Thankfully anything that's researched in one mission becomes available in all others, so if you get stuck somewhere and don't have the funds to research what you need, you can always go back to a previous hospital and get them to front the research bill instead. This grander focus across all your hospitals extends to a light multiplayer portion in the form of leaderboards. All of your stats like cure rates, money earned and reputation are saved to online leaderboards, where you can compare your successes and failures against your friends. It's only good for bragging rights, but it's a nice addition regardless.
Part of Two Point Hospital's overwhelming charm is its sense of humor, which permeates every corner of the game, from the fantastically funny radio station--complete with fake ads and feature segments--to the pun-laden disease names like Jest Infection or 8-bitten. Someone suffering Mock Star shuffles about with the look and swagger of Freddie Mercury, requiring a session with the psychiatrist to pull them out of it. Equally funny are the contraptions used to cure some of the rarer conditions. The Extract-a-Pan treats Pandemic and is a giant magnet on the end of a tube that pulls the pan off the top of the patient's head. The writing throughout is sharp and witty, with the descriptions of various ailments being a particular high point.
But just discovering those diseases and their often darkly funny symptoms, as well as watching your staff and patients go about their day, feels rewarding enough. Everything moves with the look and flow of a cartoon pantomime; patients will die only to come back as ghosts and haunt your hallways until a janitor can come along and suck them up with a vacuum cleaner. At one point my receptionist got up from his desk, vomited in front of patients because he was disgusted by something, then left to pour a coffee in the break room before demanding a pay raise.

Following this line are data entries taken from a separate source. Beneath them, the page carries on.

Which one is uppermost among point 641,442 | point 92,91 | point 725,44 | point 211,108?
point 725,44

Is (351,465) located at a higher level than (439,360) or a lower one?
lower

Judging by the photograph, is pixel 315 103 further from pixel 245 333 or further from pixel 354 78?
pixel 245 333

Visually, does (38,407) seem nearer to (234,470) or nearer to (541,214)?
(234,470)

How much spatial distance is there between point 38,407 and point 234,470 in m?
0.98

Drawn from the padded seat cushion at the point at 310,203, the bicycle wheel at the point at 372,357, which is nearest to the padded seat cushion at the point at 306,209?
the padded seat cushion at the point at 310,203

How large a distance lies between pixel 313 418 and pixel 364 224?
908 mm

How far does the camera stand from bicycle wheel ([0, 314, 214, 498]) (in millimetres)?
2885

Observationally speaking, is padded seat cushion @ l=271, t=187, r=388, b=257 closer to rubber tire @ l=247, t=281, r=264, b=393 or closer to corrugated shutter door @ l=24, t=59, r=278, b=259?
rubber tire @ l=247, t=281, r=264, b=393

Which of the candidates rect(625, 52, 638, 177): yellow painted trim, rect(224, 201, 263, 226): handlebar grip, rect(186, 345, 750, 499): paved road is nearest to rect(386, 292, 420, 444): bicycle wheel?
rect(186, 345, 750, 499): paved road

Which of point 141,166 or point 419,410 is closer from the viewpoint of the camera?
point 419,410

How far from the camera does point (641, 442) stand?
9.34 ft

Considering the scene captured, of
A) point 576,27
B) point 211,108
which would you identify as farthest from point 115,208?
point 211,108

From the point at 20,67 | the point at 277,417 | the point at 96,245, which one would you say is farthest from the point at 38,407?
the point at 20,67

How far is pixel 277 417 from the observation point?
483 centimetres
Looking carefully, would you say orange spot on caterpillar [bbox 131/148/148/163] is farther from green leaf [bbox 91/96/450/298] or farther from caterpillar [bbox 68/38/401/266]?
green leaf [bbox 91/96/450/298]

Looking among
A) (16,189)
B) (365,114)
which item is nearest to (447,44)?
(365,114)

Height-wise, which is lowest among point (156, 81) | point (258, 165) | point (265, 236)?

It nails the Theme Hospital nostalgia and is so good that even the 20th time you hear the announcer ask patients "not to die in the hallways" is hilarious.
Part of Two Point Hospital's overwhelming charm is its sense of humor, which permeates every corner of the game.
The one area where the game does suffer is in the minor grind of starting a brand-new hospital for each new mission. After spending hours perfecting several locations, going through the early phases of a new hospital starts to feel more like a chore than it should. It's not a long process, but it quickly becomes a section you want to rush through to get to the things you haven't seen yet.
It's remarkable that it's taken so long for a spiritual successor to Theme Hospital to show up, but now that it's here, it feels like it's been well worth the wait. The exaggerated, cartoon look and relaxed approach to management make it inviting enough for most players, while the deeper aspects of its economy are enough to keep seasoned players engaged. Two Point Hospital not only re-works an old formula into something modern and enjoyable, it also iterates on the classic brand of irresistible charm and wit, making something that's truly wonderful.